[START OF TEXT BLOCK]
Review of the Blu-ray version
Around the time that I was studying this recording of Mahler’s Fourth for the purpose of reviewing it I read a review of a live performance in London by my Seen and Heard colleague, Jim Pritchard. This was by the LSO led by the now 86-year-old Bernard Haitink. I was struck by the fact that for Jim the key attribute of Haitink’s direction of the score in 2015 was the serenity that he brought to the music. As he put it, “Haitink brought an overwhelming sense of serenity to the music and where others might find more anxiety and tension, everything was tranquil and nostalgic.” A rather different picture of the score emerges from this Amsterdam performance, given some 29 years ago; maddeningly, Arthaus are very vague about the exact date.

Haitink would have been about 57 years old when this performance was given and he appears very sprightly, not least when he negotiates the long descent from the conductor’s entrance door in the Concertgebouw down to the podium. There’s plenty of energy in his conducting and his interpretation strikes a nice balance between the rustic charm of much of the music and the frequent darker undertones. I like very much the way the first movement flows in his hands; there’s a pleasing open-air feel to the music. From the outset, and generally, Haitink’s empathy with Mahler’s music and in particular his natural way with rubato is much in evidence. The second movement is lively, the playing pithy and sharply articulated. The Royal Concertgebouw Orchestra plays expertly throughout but in this movement especially the solo work by many of the principals is full of character. With its long Mahler tradition this orchestra knows instinctively how to colour and articulate Mahler’s music and they are being conducted by a maestro who by now was steeped in the Mahler idiom and who had been their principal conductor for over twenty years.
[END OF TEXT BLOCK]
REQUIRED ACTIONS:
A) Decide whether each statement agrees with the Mahler review, answering yes or no and quoting the deciding words from it. (i) The Amsterdam performance was given about 29 years before the review. (ii) Arthaus states the exact date of the Amsterdam performance. (iii) The reviewer describes the second movement as slow and restrained.
B) According to the Mahler review, why does the Royal Concertgebouw Orchestra know instinctively how to color and articulate Mahler's music?
[START OF EXTRACTED ENTRIES]
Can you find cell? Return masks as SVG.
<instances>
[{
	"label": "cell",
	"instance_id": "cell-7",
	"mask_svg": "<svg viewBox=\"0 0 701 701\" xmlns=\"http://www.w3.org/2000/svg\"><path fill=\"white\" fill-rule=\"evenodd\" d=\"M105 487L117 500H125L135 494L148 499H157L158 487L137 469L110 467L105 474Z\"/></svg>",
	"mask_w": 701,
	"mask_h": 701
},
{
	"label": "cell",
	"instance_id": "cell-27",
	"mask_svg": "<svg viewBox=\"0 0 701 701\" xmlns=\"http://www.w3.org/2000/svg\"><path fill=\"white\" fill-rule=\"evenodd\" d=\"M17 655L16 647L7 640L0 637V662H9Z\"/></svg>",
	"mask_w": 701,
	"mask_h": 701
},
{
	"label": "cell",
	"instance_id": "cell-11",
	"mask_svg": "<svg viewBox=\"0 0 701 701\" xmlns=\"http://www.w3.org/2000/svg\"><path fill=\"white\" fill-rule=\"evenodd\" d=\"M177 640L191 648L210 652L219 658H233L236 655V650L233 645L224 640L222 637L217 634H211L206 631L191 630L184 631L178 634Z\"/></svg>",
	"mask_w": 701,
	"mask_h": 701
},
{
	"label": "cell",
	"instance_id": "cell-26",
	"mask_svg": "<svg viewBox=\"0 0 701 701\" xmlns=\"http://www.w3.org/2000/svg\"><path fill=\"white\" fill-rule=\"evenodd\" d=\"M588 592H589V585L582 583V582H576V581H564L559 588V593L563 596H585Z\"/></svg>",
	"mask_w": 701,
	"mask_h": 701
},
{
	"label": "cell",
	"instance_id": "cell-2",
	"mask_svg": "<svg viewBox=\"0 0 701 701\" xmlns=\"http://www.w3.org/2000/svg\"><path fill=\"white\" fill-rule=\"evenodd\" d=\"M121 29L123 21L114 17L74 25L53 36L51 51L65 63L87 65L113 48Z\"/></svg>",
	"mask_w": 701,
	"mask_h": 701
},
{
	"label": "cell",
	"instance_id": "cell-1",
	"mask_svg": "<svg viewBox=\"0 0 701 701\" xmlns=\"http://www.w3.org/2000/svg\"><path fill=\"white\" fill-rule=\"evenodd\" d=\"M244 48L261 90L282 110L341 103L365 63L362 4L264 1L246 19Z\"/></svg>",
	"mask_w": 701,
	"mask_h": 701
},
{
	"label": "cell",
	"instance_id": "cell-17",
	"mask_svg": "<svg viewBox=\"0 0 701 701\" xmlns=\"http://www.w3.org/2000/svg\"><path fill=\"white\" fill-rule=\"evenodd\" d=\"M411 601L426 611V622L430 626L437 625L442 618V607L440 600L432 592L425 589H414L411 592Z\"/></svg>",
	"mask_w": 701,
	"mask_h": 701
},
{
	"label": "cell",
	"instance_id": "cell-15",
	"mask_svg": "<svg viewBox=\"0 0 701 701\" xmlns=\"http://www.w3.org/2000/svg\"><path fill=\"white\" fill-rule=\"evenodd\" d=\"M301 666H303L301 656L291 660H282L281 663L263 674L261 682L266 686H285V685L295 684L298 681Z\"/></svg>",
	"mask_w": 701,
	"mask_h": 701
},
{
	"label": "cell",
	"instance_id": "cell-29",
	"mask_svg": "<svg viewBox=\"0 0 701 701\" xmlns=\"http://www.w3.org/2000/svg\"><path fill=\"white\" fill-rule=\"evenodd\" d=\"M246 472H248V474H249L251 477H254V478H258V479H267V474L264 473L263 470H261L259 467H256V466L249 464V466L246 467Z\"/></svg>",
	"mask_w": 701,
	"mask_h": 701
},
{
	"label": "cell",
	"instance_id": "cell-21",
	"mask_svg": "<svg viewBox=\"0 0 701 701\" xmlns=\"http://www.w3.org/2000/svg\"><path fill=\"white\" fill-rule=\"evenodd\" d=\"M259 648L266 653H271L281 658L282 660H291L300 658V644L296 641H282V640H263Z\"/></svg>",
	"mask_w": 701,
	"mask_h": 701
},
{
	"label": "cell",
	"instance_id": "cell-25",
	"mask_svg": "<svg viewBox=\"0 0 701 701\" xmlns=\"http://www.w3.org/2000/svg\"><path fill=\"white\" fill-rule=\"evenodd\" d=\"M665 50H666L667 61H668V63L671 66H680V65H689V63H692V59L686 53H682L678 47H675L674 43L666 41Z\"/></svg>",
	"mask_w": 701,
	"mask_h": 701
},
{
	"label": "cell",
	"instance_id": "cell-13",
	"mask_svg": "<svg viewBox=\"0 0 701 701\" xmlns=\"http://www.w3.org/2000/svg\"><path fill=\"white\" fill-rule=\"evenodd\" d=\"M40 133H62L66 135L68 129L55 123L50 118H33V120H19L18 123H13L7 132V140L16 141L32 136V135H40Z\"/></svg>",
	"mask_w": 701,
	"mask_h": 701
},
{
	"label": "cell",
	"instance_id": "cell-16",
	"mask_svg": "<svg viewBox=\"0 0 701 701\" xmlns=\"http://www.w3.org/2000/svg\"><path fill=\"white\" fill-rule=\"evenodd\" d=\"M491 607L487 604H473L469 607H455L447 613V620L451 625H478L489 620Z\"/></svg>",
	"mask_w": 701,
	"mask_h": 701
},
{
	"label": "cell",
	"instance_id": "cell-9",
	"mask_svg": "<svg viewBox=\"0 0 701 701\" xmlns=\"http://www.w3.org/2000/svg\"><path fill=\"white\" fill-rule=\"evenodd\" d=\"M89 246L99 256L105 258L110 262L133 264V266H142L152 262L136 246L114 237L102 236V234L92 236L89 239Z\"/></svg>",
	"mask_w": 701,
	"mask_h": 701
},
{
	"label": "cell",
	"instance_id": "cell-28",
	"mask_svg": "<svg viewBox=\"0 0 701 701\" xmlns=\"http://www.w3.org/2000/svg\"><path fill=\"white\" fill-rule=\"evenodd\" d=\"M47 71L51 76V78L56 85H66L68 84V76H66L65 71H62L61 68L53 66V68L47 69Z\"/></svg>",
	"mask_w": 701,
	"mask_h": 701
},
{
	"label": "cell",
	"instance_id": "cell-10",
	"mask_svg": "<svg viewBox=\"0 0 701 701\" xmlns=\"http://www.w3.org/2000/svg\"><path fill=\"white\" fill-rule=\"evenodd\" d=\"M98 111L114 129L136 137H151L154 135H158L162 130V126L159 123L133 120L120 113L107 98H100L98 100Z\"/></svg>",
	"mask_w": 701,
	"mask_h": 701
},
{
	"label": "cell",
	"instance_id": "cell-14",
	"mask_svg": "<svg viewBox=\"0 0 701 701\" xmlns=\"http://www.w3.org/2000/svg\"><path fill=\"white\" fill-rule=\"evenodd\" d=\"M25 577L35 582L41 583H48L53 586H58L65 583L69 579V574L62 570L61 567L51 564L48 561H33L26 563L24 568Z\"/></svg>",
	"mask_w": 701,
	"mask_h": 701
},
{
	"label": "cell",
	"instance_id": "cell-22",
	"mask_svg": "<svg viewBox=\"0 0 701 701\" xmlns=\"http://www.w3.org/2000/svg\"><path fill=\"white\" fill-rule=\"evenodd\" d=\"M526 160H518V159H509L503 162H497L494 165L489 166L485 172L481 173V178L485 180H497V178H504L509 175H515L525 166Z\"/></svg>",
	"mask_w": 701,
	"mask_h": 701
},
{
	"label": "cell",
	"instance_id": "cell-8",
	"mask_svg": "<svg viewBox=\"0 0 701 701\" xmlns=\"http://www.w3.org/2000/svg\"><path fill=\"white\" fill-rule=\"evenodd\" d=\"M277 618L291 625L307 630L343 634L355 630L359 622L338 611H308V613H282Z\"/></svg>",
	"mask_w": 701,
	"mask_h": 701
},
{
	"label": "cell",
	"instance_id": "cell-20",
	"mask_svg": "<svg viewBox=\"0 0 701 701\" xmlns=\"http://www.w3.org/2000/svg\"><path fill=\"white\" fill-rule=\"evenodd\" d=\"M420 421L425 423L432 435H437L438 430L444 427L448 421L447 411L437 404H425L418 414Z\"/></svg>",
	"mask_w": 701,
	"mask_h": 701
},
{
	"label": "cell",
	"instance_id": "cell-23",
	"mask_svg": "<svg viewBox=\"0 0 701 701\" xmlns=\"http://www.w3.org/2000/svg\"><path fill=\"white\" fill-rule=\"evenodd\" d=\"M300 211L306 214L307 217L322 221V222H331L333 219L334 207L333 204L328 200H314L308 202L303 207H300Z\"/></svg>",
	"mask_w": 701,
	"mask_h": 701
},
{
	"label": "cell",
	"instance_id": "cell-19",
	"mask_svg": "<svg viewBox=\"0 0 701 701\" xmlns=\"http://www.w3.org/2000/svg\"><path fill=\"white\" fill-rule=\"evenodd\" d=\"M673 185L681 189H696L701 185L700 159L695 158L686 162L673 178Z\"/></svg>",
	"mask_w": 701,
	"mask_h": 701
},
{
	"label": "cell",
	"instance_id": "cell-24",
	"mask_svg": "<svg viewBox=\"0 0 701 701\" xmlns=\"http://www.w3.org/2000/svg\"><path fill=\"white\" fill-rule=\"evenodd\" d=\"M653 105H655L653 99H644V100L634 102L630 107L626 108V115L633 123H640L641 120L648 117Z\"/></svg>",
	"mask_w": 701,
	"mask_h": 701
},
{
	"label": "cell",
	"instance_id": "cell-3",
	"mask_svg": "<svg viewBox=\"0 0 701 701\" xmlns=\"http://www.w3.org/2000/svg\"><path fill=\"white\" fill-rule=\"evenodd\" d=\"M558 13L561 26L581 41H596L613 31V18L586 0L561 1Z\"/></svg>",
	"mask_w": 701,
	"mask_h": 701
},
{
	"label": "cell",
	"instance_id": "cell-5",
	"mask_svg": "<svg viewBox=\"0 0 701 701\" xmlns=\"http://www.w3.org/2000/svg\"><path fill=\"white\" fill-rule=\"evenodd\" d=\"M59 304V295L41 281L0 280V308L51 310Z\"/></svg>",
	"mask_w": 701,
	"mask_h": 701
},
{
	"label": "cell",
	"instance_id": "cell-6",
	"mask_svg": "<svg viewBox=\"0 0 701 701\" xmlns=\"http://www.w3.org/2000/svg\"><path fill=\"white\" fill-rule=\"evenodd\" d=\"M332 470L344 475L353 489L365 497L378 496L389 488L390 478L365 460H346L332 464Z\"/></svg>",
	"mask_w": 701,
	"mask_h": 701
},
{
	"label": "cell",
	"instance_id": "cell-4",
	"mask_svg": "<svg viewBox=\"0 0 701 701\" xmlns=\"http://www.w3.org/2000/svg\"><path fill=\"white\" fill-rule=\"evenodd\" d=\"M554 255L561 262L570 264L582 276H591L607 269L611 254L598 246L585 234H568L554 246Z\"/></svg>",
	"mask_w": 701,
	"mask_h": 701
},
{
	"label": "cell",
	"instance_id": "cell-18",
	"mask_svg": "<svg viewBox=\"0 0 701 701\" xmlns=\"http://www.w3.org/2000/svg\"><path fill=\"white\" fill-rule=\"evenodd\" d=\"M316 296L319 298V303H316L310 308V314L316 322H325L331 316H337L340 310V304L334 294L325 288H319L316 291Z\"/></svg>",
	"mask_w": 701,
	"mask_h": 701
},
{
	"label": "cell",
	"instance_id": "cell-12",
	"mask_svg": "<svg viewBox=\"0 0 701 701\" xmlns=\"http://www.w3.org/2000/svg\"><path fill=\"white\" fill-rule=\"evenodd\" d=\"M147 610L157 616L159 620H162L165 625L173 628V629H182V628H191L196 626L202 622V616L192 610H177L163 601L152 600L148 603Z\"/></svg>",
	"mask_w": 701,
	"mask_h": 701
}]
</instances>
[END OF EXTRACTED ENTRIES]
[START OF EXTRACTED ENTRIES]
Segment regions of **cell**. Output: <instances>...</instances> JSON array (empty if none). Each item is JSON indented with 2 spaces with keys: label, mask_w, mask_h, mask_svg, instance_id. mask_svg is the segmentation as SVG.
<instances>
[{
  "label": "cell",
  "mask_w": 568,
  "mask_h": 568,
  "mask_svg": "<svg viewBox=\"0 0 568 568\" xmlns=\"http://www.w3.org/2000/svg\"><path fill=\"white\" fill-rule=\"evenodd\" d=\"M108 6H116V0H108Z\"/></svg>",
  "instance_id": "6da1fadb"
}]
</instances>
[END OF EXTRACTED ENTRIES]
RESPONSES FOR EACH TASK:
A)
(i) Yes: "given some 29 years ago"
(ii) No: "Arthaus are very vague about the exact date"
(iii) No: "The second movement is lively, the playing pithy and sharply articulated"

B) The orchestra has a long Mahler tradition.